* **EXERCISE DIRECTIONS**: Return every record below exactly as written, omitting any pictures.

* **RECORDS TO PROCESS**:
* * * * * * *
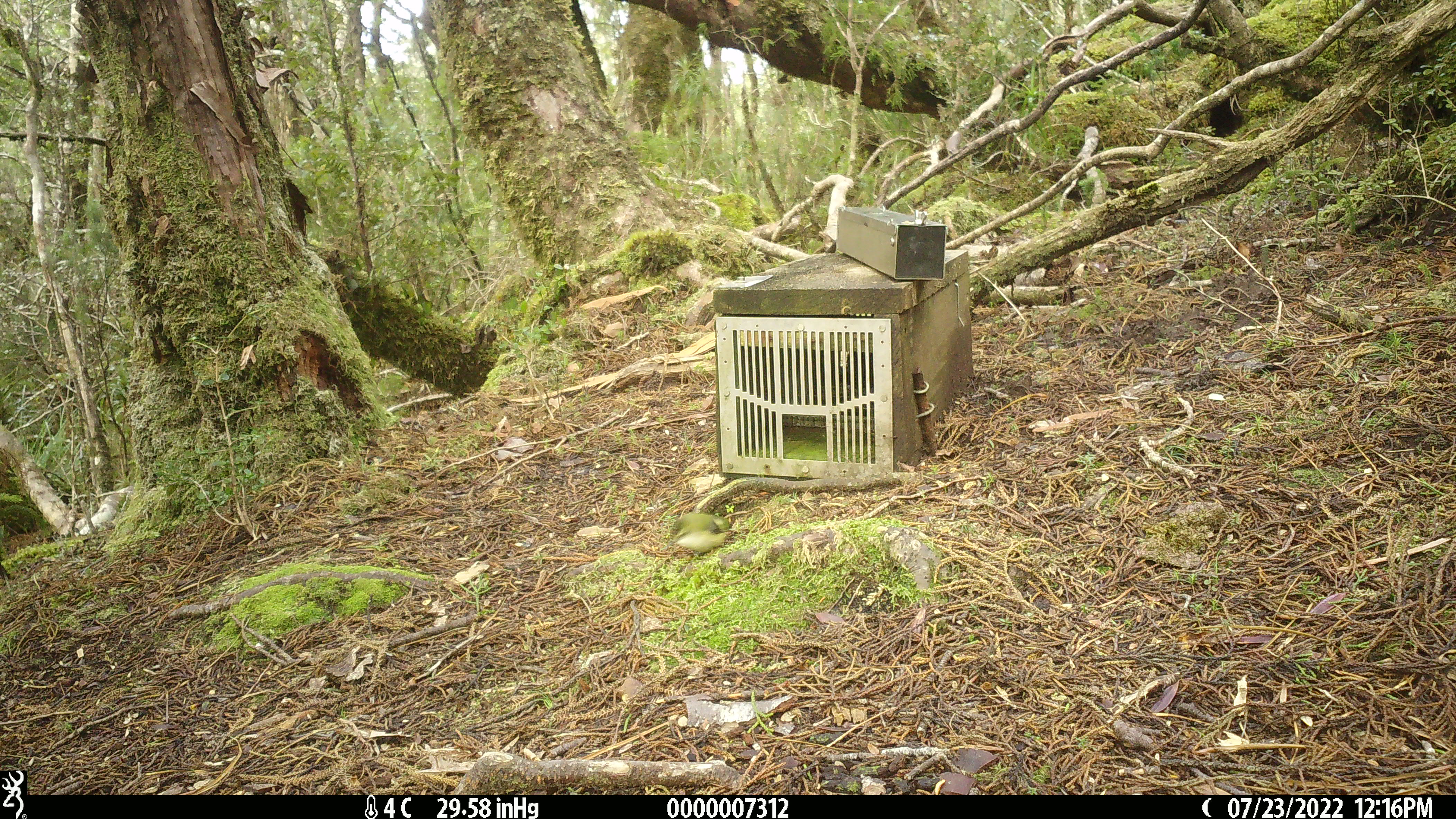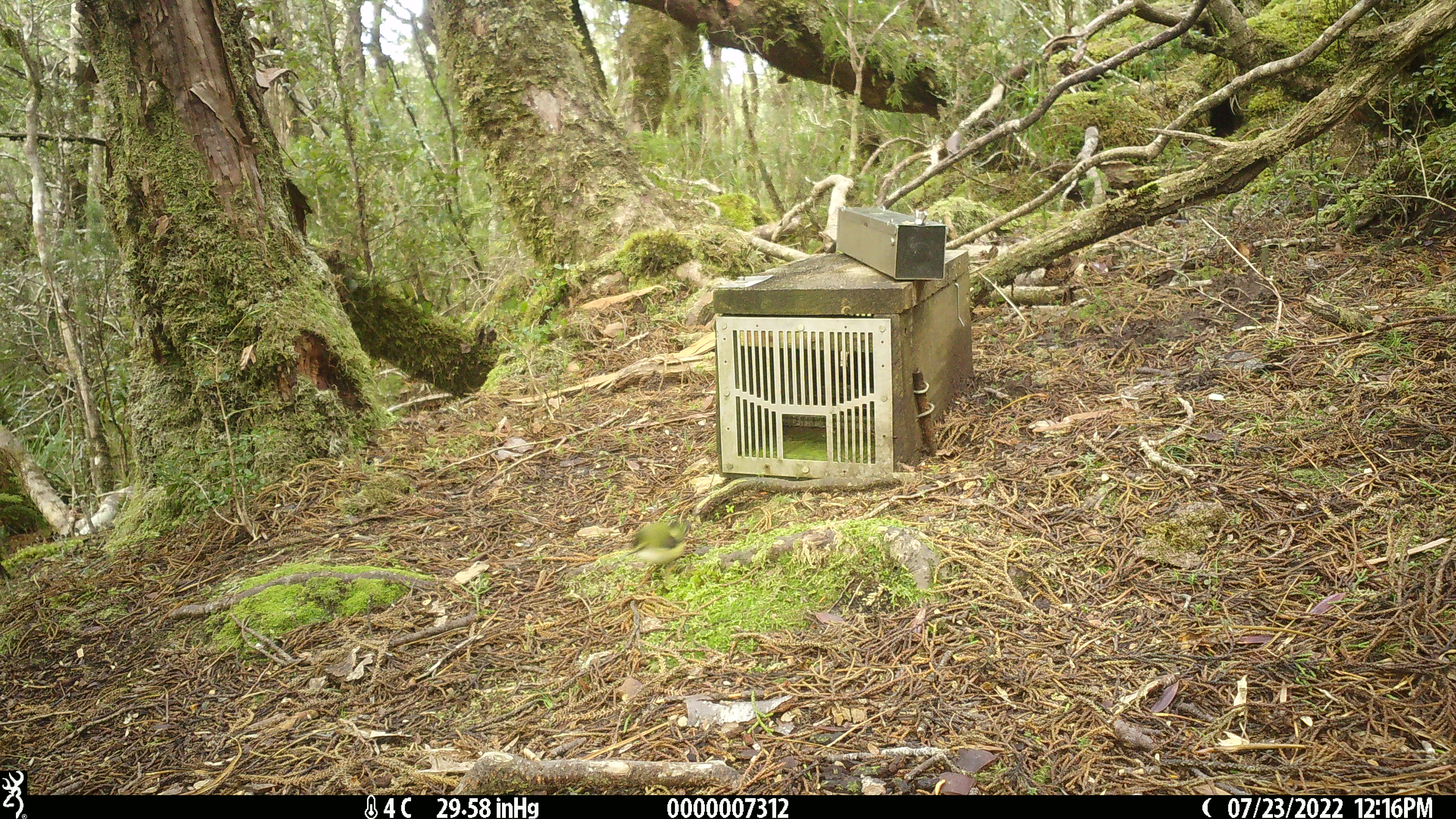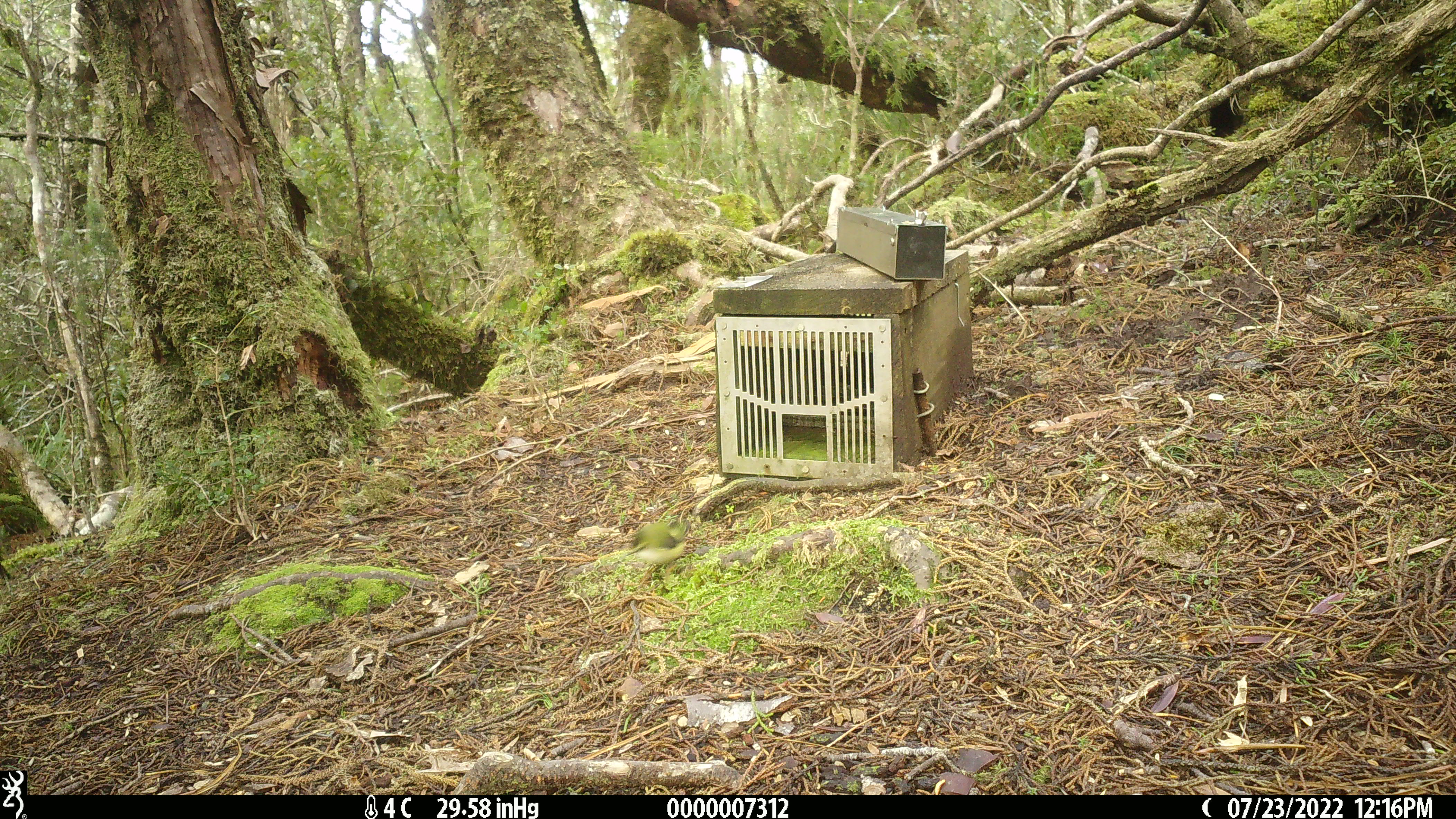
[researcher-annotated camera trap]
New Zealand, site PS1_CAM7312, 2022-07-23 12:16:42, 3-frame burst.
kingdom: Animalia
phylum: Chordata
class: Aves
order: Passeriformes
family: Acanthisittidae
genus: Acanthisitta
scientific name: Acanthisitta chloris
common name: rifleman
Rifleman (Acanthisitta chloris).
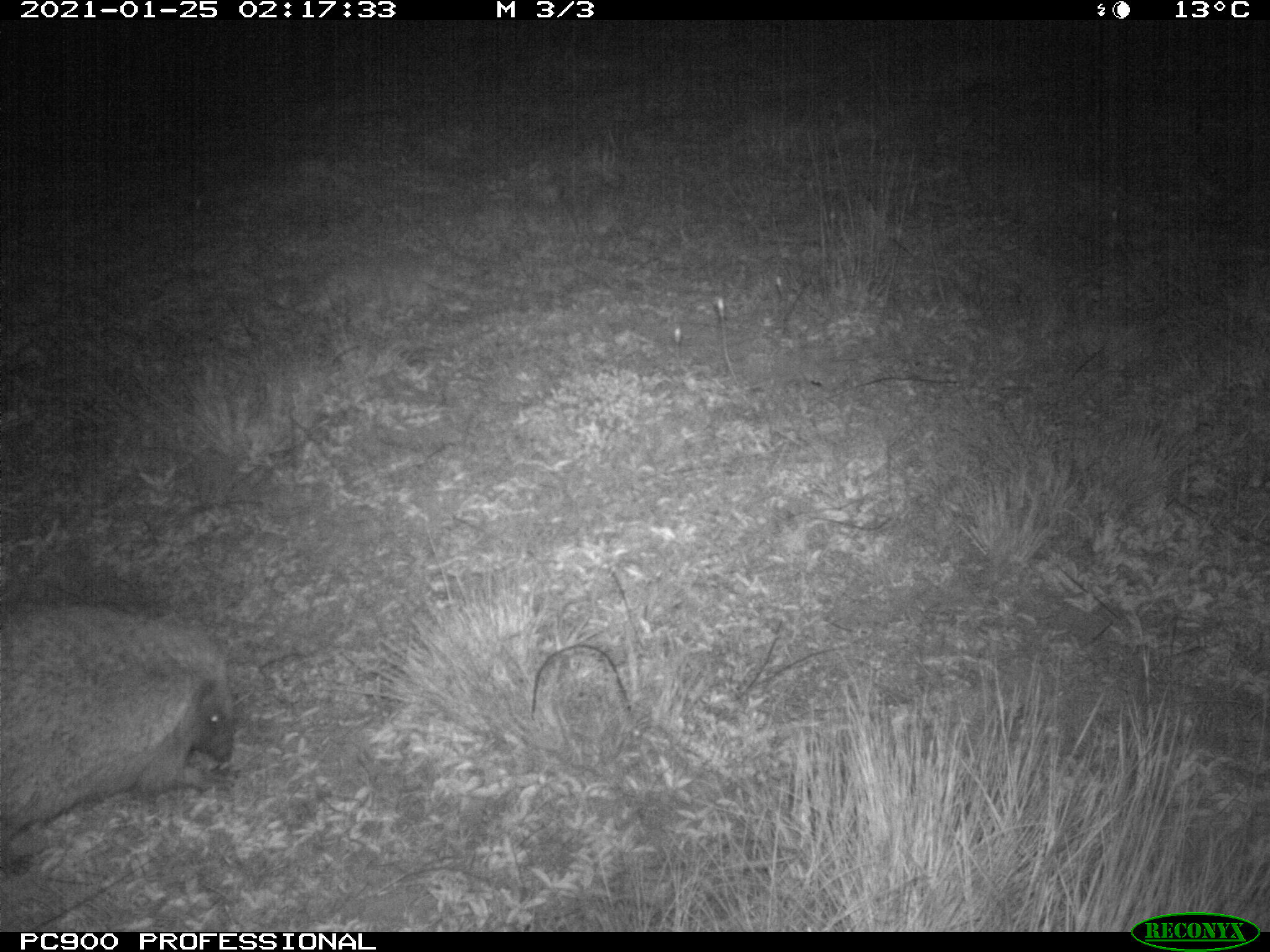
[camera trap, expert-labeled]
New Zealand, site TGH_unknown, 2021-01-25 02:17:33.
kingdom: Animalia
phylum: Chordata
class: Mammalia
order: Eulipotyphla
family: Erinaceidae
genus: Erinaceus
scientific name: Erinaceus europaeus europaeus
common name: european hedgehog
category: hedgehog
* * * * * * *
* **ANSWER AREA**:
[researcher-annotated camera trap]
New Zealand, site PS1_CAM7312, 2022-07-23 12:16:42, 3-frame burst.
kingdom: Animalia
phylum: Chordata
class: Aves
order: Passeriformes
family: Acanthisittidae
genus: Acanthisitta
scientific name: Acanthisitta chloris
common name: rifleman
Rifleman (Acanthisitta chloris).
[camera trap, expert-labeled]
New Zealand, site TGH_unknown, 2021-01-25 02:17:33.
kingdom: Animalia
phylum: Chordata
class: Mammalia
order: Eulipotyphla
family: Erinaceidae
genus: Erinaceus
scientific name: Erinaceus europaeus europaeus
common name: european hedgehog
category: hedgehog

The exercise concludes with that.